Henri Rousseau, called Le Douanier (1844-1910) La Charmeuse de serpents [The Snake Charmer] 1907 Oil on canvas H. 169; W. 189.5 cm Paris, Musée d'Orsay, Jacques Doucet bequest, 1936
Henri Rousseau, called Le DouanierThe Snake Charmer© RMN-Grand Palais (Musée d'Orsay) / Hervé Lewandowski
Two years after the major exhibition Manet. Ritorno a Venezia, the Public Establishment of the Musée d'Orsay and Musée de l'Orangerie is once again joining forces with the Fondazione Musei Civici di Venezia to organise an extensive exhibition dedicated to Henri Rousseau, aka Le Douanier. Works by Henri Rousseau conserved at our two museums have been loaned for this event for display in the Ducal Palace, in the apartments of the Doge’s Palace, forming the heart of a presentation celebrating the originality of the French painter through the prism of his relations to archaism.

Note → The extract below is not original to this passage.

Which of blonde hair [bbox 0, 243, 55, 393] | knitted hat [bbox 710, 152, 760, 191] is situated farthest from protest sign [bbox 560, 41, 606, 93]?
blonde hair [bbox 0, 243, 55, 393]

It would be futile to try to label Henri Rousseau's work (Laval, 1844 - Paris, 1910) as his painting defies any attempt at categorisation. The story of his recognition is thus based on a series of misunderstandings. Both rejected by critics for his "naive" style and appreciated by artists for the very same reason, Henri Rousseau declared himself a "realist" painter. This exhibition thus aims to underline the paradox of an eminently singular artist whose works are nonetheless anchored in his era, by comparing his painting to some of his sources of inspiration, those of a 19th century divided between academism and new painting, and to works by avant-garde artists who enthroned him as the father of modernity.